Corresponding to the big model, it is  Thinking in Continuous Space : allowing the model to have the ability to "think several more times" on its internal structure .

The researchers achieved this goal in several ways:

1. Recurrent Transformer Architecture

 

Structures like Universal Transformer and Block-Recurrent Transformer allow the model to process inputs in an internal loop and control whether to continue thinking about each token.

2. Thinking Tokens/Pause Tokens

 

Artificially insert some "meaningless tokens" to force the model to "do a little more calculation" before generating the next step.

These tokens are like “pauses” or “deep breaths” for the model, with the goal of achieving higher quality thinking results.

3. Quiet-STaR

 

After generating each token, the model also adds a rationale of “Why I wrote this”;

It’s like the model is explaining each of its steps as it’s written, forming a “token-level thinking chain”.

 

This type of method places more emphasis on structural depth , giving the model a more detailed and introspective computational path.

 

3. Unified Theoretical Framework: Thinking as Latent Variables

 

What is the nature of the phenomenon of 'thinking'?

How can we build a mathematical model to describe it?

How can we train AI based on this model to make its 'thinking' more effective and closer to the ideal state we expect? "

The researchers proposed that the entire reasoning process can be modeled as a probability distribution:

  •  
P(y|x) = Σz P(z|x,y) P(y|x,z)

in:

x  = Input Problem

y  = final answer

z  = thought process (latent variable)

In other words: for the same problem (x), there can be multiple possible thinking paths (z), and we hope to find those paths that can lead to the correct answer (y).

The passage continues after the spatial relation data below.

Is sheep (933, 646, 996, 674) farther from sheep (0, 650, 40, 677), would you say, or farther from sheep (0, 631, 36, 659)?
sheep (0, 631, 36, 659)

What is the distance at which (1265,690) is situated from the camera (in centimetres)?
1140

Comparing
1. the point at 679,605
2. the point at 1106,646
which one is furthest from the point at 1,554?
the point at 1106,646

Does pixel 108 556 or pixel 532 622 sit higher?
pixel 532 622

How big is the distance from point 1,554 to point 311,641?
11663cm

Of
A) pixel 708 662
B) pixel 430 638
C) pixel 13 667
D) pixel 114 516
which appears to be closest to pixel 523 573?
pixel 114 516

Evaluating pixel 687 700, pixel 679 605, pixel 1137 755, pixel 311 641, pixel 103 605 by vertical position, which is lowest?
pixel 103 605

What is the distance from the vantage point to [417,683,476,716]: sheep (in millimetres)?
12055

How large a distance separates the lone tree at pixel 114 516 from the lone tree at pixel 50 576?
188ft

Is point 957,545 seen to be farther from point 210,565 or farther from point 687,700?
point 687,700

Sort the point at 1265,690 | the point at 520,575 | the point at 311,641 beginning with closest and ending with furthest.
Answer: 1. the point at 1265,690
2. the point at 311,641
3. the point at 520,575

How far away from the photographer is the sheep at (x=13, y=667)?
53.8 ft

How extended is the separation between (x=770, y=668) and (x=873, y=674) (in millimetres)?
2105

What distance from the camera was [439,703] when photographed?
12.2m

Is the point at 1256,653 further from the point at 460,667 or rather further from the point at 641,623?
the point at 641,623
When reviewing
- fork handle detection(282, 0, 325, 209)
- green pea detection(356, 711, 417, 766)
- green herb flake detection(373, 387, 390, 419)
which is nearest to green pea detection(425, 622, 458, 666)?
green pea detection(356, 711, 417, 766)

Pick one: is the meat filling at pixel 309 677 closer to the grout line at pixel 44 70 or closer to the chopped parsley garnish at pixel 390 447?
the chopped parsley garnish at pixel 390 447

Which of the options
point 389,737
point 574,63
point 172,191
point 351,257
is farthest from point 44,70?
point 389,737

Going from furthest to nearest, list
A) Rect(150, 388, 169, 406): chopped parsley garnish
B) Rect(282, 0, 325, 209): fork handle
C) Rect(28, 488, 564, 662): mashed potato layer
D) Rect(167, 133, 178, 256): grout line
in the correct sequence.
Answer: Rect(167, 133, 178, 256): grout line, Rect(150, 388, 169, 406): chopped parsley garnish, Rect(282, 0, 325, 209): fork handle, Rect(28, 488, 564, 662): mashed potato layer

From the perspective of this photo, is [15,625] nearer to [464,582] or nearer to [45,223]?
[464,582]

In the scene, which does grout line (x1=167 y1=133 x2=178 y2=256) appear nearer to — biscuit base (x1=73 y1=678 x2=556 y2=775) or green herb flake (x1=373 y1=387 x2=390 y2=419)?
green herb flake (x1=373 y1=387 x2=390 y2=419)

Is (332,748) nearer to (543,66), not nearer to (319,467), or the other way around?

From a technical perspective, representative methods:

 

- STaR (Self-Taught Reasoner): Even if the model gets the answer wrong at first, it can reversely generate “what should I think if I want to get the answer right” and learn from it;

- EM algorithm

 

4. Thinking time vs. model size: Which is more cost-effective?

 

A very realistic question is: Do we want a bigger model or a smaller model that can think one step further?

The answer is: the two are not simply substitutes .

The study found that:

- For tasks of medium difficulty, giving small models more "thinking time" can often make up for the size difference;

- But when faced with difficult tasks, thinking time cannot completely replace the "cognitive ability" gained through training.

The best strategy at present is to train a sufficiently strong base model and then let it “think slowly” .

 

V. Future Challenges and Opportunities

 

The road to “letting the model think” is not easy, and there are still many problems to be solved, such as:

- How to train a reasoning path that is both reliable and realistic?

- How to make the model really "think" instead of "pretending to think" for the sake of rewards?

- How to adaptively allocate “thinking resources” according to task difficulty?

- How to achieve the best results under a realistic reasoning budget (such as time and computing power)?